MAINTAINING OWNERSHIP
There is no doubt that the problem with the cost of electricity goes back only a few years when all the pollies seemed to support privatisation of everything possible, including all the electricity services – and they made a real mess of it. In all their enthusiasm to sell a system that was created by and paid for by past generations, the pollies of the major parties didn’t even have the sense to ensure that the new owners had to accept responsibility for the maintenance of the generation systems or to replace them as they aged.
Governments in the past did put great effort and lots of public funds into creating a large and effective infrastructure for future generations. The current teams seem to have forgotten that.
The privatisation era was a series of terrible deals carried out by incompetent negotiators. This would never have happened in the past when Members of Parliament had a direct input into people-owned enterprises. The governments of the day believed that the people should own such vital infrastructure. Imagine how healthy our Commonwealth finances would be today if we had not gone through that big privatisation disease!

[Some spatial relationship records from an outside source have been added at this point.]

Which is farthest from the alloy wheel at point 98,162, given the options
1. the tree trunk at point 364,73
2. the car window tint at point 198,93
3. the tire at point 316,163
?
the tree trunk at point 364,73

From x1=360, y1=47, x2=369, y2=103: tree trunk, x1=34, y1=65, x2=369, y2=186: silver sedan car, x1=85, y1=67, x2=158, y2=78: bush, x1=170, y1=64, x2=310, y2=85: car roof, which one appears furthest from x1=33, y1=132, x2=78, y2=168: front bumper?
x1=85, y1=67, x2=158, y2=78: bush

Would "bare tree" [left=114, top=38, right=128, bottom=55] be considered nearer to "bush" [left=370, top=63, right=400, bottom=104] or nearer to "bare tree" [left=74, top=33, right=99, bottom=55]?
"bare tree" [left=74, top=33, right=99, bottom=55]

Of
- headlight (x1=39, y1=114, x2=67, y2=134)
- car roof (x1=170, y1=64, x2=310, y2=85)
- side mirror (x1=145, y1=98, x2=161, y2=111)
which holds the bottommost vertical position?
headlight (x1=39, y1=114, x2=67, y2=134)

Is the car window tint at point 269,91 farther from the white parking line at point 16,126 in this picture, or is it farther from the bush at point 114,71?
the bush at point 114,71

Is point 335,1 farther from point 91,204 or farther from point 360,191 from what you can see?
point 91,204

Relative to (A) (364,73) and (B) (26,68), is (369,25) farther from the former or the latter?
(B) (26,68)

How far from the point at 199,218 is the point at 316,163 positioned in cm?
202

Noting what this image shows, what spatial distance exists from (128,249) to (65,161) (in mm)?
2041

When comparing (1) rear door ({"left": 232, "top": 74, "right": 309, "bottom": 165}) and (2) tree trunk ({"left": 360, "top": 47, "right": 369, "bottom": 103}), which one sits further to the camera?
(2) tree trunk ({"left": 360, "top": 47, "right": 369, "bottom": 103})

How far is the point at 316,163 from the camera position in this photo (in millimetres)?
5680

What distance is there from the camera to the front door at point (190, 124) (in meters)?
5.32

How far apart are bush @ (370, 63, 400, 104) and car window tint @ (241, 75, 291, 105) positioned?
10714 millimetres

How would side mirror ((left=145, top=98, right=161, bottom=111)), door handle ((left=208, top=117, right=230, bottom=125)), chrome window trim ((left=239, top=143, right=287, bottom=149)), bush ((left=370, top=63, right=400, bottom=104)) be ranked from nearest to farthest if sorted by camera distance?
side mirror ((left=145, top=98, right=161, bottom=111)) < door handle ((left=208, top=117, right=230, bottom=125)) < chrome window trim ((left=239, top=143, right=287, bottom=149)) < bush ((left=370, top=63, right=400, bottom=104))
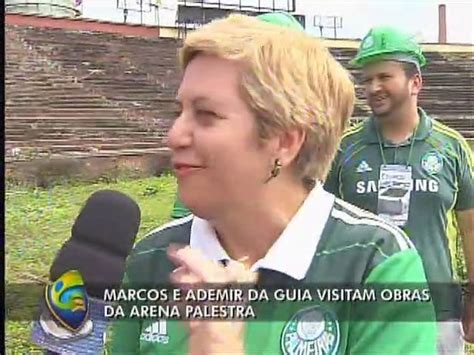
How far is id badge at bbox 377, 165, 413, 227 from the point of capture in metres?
1.93

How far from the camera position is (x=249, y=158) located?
1.71 m

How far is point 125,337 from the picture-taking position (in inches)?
62.3

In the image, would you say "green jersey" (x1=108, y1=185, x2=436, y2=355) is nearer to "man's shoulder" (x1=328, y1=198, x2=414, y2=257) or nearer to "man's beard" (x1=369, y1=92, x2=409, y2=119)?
"man's shoulder" (x1=328, y1=198, x2=414, y2=257)

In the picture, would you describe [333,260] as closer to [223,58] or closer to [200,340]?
[200,340]

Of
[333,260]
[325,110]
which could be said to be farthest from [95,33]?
[333,260]

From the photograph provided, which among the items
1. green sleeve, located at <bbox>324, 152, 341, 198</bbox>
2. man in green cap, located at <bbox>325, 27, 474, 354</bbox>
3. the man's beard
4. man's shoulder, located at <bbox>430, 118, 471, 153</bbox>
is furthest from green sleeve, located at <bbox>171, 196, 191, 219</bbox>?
man's shoulder, located at <bbox>430, 118, 471, 153</bbox>

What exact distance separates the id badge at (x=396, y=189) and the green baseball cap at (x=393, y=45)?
30 cm

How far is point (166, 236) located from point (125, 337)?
256 millimetres

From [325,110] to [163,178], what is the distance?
1.56 feet

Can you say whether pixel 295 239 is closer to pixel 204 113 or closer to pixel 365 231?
pixel 365 231

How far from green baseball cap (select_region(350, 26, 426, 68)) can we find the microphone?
0.79 m

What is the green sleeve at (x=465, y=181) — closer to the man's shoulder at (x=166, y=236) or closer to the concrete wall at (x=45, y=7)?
the man's shoulder at (x=166, y=236)

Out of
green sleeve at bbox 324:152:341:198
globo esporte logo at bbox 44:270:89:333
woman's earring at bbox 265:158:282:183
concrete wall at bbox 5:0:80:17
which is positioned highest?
concrete wall at bbox 5:0:80:17

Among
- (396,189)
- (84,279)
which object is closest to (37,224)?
(84,279)
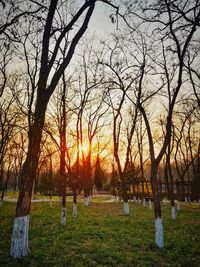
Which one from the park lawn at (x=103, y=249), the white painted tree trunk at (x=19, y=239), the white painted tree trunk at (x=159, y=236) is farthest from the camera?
the white painted tree trunk at (x=159, y=236)

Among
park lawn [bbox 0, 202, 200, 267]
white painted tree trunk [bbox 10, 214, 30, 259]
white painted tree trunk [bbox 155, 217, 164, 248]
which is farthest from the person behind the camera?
white painted tree trunk [bbox 155, 217, 164, 248]

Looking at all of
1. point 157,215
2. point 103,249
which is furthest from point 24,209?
point 157,215

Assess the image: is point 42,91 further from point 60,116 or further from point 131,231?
point 60,116

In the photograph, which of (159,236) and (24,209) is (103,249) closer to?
(159,236)

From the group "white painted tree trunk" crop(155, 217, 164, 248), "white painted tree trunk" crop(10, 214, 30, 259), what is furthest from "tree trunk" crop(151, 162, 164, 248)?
"white painted tree trunk" crop(10, 214, 30, 259)

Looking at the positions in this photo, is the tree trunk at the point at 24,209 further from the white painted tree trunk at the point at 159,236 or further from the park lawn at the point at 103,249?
the white painted tree trunk at the point at 159,236

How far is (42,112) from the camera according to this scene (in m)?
8.18

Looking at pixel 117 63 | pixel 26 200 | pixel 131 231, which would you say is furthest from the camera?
pixel 117 63

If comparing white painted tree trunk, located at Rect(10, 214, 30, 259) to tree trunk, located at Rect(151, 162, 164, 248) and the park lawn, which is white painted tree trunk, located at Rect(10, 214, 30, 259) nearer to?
the park lawn

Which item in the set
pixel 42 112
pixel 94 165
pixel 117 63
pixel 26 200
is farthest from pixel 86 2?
pixel 94 165

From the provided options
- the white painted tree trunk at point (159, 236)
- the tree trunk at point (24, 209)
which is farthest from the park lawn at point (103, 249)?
the tree trunk at point (24, 209)

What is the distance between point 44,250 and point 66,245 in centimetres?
112

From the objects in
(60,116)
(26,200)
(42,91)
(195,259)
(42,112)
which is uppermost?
(60,116)

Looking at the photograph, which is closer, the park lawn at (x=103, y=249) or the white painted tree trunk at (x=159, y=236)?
the park lawn at (x=103, y=249)
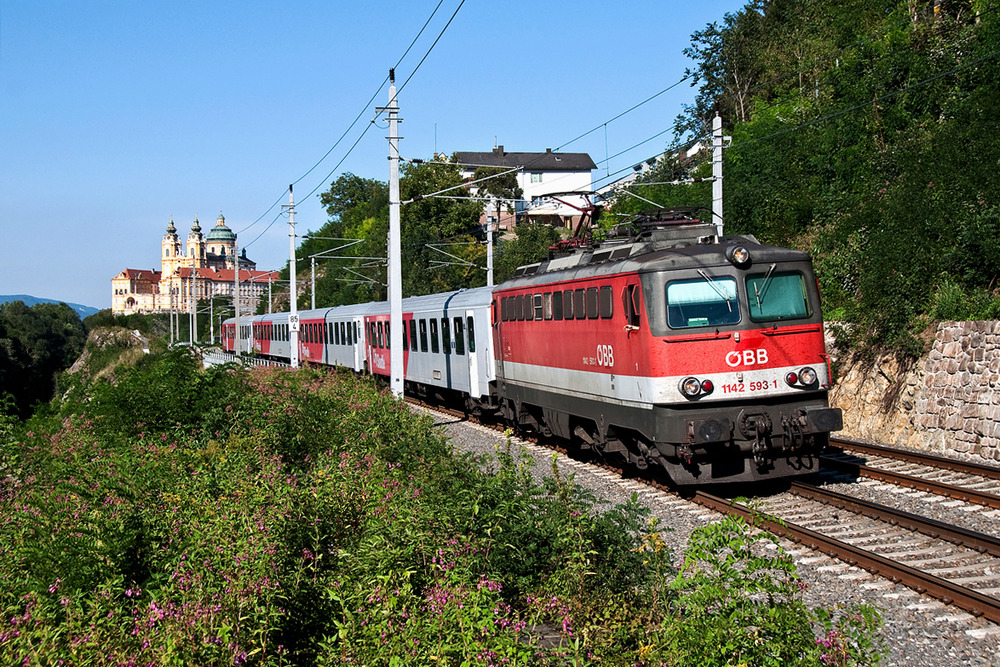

Imagine if we still retained, say, 45 percent of the Commonwealth Bank. Sure, private enterprise can probably do a better job than governments at managing such enterprises but why not create a policy that limits these sales to, say, 55 percent of the enterprise. It would mean that private investors could buy the majority of shares and actually run the privatised enterprises and we, the people who invested it their creation and development, remained merely as shareholders, the same as any other investor. These days we have lots of highly educated politicians who could become board members representing the public shareholders. We would still be part owners of the many buildings we, the people, financed but now rent back.
But, somehow, methinks our present parliamentarians, of whatever party, would have trouble accepting such a concept.
- Ray Williams has been a Post columnist since retiring from the newsroom in 1993.